The Legal and Technical Flaws
This architecture is powerful, but it also introduces specific, legally relevant failure modes that go beyond a simple “black box” explanation.
-
Over-Attention Creates Regurgitation: The attention mechanism can “overfit” on unique or rare patterns in the training data. If a specific poem or legal disclaimer appears in the training set, the model’s attention heads can learn to link the words in that phrase so strongly that if you prompt it with the first few words, it will reproduce the rest verbatim. This is not a search query; it’s a learned, high-probability pattern of attention. It is the technical mechanism behind much of the copyright infringement we see.
-
Context is Not Understanding: The model doesn’t “understand” that a briefcase is a physical object. It only knows, based on statistical analysis of trillions of words, that the token “briefcase” has a high attention score when linked to the token “it” in this structure.
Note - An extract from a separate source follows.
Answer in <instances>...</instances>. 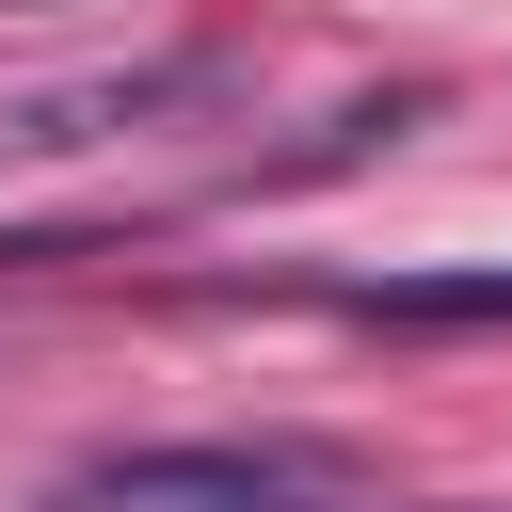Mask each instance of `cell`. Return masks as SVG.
<instances>
[{"label": "cell", "instance_id": "obj_1", "mask_svg": "<svg viewBox=\"0 0 512 512\" xmlns=\"http://www.w3.org/2000/svg\"><path fill=\"white\" fill-rule=\"evenodd\" d=\"M368 464L320 432H192V448H96L64 464V512H352Z\"/></svg>", "mask_w": 512, "mask_h": 512}, {"label": "cell", "instance_id": "obj_2", "mask_svg": "<svg viewBox=\"0 0 512 512\" xmlns=\"http://www.w3.org/2000/svg\"><path fill=\"white\" fill-rule=\"evenodd\" d=\"M336 304L352 320H400V336H464V320H512V272H368Z\"/></svg>", "mask_w": 512, "mask_h": 512}]
</instances>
This is why models can be so easily tricked. They can be led down a path of statistically plausible but factually incorrect or nonsensical statements, a phenomenon known as hallucination.
-
Attention Can Be Biased: The attention scores are learned from the training data. If the data repeatedly associates the word “CEO” with male pronouns, the model will learn to pay more attention to male pronouns when it sees “CEO.” The attention mechanism doesn’t just learn grammar; it learns, quantifies, and reinforces the biases present in its training data.
Understanding the transformer architecture and its attention mechanism allows a litigator to ask much more specific questions during discovery. Instead of asking “Why did your AI say this?” you can ask, “Can you provide the attention scores for the final layer when the model produced this output? Which attention heads were most active, and can you trace their behavior back to specific training data?” This moves the conversation from abstract capabilities to concrete, evidence-based technical details.